Amazon has spent years and years and no small amount of money trying to get away with having non-union drivers it can treat like garbage. Well, hundreds of drivers at one facility in Queens, New York, have decided to say goodbye to the pee bottles and hello to the Teamsters, the union reported on Monday. Good for them!
Drivers at the facility, known as DBK4, have been working with the Teamsters to form a union for over a year, and now that they have been successful, Amazon will be required to come to the table with the Teamsters to negotiate contracts for them. Their wish list includes such big asks as “consistent schedules, properly maintained delivery trucks and reasonable workloads.”
This is a big deal not just because Amazon is so resistant to unions, but because it’s the result of two separate recent National Labor Relations Board rulings that held that Amazon is a joint owner of the delivery firms it contracts with, and is therefore obligated to negotiate with unions representing them.
In one case, the Teamsters organized workers at one of Amazon’s contracted delivery service providers in California, only for Amazon to turn around and end their contract. Amazon said it was planning to do this before it even heard the word “union,” while the workers were quite sure it was retaliation. Though they were unable to prove that it was retaliation, the board held that Amazon was, indeed, considered a joint employer of the drivers.
In another case, earlier this month, the NLRB held that Amazon was making unlawful threats to employees considering unionization at a firm in Atlanta, and that it was specifically unlawful because of their status as a joint employer.
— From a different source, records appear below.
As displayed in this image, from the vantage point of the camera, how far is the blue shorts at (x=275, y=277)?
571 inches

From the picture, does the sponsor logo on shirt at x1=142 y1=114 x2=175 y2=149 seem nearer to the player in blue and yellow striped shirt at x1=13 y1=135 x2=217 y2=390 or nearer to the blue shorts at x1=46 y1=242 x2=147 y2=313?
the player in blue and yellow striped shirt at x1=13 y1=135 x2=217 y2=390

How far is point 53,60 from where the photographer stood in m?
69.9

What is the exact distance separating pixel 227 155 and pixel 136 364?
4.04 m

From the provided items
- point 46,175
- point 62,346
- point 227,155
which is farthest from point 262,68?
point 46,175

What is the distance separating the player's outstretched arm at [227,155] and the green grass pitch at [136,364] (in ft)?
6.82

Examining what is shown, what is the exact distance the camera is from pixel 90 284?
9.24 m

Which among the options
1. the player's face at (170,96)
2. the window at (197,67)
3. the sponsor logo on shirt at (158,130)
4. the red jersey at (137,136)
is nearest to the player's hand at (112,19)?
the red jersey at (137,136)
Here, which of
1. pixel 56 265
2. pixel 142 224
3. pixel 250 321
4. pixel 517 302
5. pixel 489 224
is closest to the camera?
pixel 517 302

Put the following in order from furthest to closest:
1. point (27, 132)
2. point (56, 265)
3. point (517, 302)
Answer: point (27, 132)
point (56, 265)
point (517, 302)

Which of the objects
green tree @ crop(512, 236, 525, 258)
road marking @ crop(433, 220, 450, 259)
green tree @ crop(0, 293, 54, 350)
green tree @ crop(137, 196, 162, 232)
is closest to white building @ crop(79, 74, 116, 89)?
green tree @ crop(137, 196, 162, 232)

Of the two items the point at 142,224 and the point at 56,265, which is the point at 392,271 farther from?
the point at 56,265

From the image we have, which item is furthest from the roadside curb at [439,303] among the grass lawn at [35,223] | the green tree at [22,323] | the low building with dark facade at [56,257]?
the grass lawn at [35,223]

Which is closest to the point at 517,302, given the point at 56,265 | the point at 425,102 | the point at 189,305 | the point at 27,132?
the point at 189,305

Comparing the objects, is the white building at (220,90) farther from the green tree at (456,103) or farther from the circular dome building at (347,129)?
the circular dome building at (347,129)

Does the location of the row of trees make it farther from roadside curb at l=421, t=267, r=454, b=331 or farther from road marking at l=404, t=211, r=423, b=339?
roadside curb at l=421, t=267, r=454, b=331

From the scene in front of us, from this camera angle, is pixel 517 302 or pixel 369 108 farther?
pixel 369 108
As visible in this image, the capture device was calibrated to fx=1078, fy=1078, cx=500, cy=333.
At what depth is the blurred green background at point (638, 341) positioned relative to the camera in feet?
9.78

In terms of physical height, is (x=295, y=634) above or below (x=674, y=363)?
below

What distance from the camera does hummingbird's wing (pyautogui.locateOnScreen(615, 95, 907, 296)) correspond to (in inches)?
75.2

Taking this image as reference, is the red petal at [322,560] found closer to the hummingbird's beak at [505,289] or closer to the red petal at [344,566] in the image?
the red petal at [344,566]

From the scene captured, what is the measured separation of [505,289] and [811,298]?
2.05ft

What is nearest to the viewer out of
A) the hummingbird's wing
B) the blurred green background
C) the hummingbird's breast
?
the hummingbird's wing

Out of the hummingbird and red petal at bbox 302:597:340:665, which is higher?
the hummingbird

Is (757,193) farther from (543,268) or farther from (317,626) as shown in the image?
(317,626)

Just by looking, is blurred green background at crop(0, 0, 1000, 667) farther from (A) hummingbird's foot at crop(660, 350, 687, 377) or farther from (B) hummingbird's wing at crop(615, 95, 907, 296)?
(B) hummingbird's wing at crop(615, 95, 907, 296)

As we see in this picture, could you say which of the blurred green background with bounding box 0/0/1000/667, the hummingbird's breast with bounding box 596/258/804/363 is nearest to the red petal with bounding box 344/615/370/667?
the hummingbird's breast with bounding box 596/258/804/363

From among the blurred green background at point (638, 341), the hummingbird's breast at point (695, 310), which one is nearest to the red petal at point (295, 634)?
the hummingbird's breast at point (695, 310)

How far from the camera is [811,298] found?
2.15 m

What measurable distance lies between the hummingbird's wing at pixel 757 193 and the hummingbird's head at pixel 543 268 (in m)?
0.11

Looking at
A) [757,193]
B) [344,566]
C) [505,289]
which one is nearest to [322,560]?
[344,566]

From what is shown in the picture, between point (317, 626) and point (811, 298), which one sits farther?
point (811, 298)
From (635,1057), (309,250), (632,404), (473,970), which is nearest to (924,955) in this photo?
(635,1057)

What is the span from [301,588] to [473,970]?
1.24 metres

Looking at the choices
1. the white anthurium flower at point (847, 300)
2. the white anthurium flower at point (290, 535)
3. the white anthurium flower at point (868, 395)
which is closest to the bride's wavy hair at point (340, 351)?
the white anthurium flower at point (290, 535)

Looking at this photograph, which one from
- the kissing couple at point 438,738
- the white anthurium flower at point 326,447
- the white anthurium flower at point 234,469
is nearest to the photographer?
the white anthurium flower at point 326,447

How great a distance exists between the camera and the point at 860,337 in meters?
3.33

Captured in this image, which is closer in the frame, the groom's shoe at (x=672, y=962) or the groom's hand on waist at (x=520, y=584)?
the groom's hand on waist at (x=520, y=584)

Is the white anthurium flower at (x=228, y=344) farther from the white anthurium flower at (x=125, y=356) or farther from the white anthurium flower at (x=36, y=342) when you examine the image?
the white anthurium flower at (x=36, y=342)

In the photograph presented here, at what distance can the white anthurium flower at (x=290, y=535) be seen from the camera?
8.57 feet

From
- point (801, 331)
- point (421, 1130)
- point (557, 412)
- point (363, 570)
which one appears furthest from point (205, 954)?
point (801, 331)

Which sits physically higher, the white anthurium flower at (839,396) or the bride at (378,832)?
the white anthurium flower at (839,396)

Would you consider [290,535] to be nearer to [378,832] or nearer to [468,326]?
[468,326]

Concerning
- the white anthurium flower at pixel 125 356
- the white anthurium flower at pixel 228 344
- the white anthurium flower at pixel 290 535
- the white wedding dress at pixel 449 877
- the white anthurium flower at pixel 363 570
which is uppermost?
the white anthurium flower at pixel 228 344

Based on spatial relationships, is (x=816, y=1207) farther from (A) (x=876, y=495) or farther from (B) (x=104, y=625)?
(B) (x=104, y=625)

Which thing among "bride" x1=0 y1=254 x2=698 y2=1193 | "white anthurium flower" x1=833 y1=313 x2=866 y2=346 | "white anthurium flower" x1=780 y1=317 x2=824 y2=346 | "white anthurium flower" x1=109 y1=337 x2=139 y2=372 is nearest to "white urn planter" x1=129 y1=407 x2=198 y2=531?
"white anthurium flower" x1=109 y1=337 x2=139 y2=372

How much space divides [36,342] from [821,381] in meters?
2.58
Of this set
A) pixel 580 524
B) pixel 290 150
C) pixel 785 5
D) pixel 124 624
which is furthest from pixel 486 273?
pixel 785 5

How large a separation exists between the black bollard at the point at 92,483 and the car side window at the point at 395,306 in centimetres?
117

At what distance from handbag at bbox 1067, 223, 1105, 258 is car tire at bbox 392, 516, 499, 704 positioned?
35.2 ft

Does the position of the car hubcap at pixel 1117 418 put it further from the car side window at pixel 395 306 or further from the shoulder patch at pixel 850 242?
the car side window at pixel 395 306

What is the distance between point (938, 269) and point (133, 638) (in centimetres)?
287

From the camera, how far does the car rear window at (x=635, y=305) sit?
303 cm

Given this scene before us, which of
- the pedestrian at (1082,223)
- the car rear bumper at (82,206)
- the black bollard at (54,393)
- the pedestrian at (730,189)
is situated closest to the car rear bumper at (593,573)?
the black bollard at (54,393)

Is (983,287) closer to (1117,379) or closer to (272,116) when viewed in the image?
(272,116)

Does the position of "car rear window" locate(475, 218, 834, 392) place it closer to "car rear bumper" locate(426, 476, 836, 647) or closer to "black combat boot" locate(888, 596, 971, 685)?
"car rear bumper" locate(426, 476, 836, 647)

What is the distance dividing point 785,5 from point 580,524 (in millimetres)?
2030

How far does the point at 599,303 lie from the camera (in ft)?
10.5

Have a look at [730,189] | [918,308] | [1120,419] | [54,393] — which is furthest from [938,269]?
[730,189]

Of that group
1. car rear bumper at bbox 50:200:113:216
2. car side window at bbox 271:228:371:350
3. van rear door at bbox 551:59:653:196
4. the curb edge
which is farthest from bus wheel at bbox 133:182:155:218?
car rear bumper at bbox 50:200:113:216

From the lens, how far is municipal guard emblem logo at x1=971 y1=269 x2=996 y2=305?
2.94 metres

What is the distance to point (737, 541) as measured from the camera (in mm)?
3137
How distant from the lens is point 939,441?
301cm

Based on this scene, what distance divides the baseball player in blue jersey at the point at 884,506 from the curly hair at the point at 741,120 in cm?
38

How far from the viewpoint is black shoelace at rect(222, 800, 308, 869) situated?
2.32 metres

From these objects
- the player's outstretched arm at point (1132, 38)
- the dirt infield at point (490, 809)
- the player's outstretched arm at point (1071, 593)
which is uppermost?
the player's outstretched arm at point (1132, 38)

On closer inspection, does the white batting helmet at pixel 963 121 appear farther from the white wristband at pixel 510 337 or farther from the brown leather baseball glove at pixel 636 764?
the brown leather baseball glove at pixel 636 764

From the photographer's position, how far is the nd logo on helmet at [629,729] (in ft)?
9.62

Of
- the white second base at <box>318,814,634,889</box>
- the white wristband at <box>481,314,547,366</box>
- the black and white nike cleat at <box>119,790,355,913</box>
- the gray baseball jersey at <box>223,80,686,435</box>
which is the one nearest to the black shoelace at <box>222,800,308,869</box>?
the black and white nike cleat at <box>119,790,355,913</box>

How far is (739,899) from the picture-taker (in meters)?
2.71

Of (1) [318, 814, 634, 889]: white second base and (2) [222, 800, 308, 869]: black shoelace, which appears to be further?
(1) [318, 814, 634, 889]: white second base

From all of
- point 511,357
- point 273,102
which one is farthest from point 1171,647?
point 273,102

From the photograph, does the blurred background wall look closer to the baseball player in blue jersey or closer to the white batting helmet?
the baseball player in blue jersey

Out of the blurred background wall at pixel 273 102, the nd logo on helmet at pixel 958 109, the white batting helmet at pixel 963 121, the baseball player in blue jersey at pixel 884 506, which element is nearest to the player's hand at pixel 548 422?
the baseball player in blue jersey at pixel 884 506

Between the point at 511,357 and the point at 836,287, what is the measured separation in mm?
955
“The NLRB made clear that Amazon has a legal obligation to bargain with its drivers and meet them at the negotiating table to improve wages, working conditions, safety standards, and everything in between,” Sean O’Brien, general president of the Teamsters, said in a statement.
They did! Though we do certainly hope that Sean O’Brien — who spoke at this year’s RNC — is aware that if Donald Trump wins, he will once again appoint anti-labor, corporate attorneys to the NLRB who will, more than likely, reinstate their own rule about who qualifies as a joint employer faster than you can say Project 2025.
That rule, known as the March 2020 rule, says that a company is determined to be a joint employer based on whether or not the company “(1) hires or fires the employee; (2) supervises and controls the employee’s work schedule or conditions of employment to a substantial degree; (3) determines the employee’s rate and method of payment; and (4) maintains the employee’s employment records.”
In other words, Amazon would not qualify and therefore could refuse to work with any contracted delivery service if their workers unionize, whereas they do qualify as a joint employer under the current (and longstanding previous) rule, which holds that an employer “includes any person acting directly or indirectly in the interest of an employer in relation to an employee.” That, obviously, does include Amazon in these cases.
It’s almost as if elections have consequences! And that sometimes those consequences can be “unionized Amazon workers not having to pee in bottles anymore” and other times those consequences are “Amazon can do whatever the fuck they want.”
Which will America (and Sean O’Brien) choose?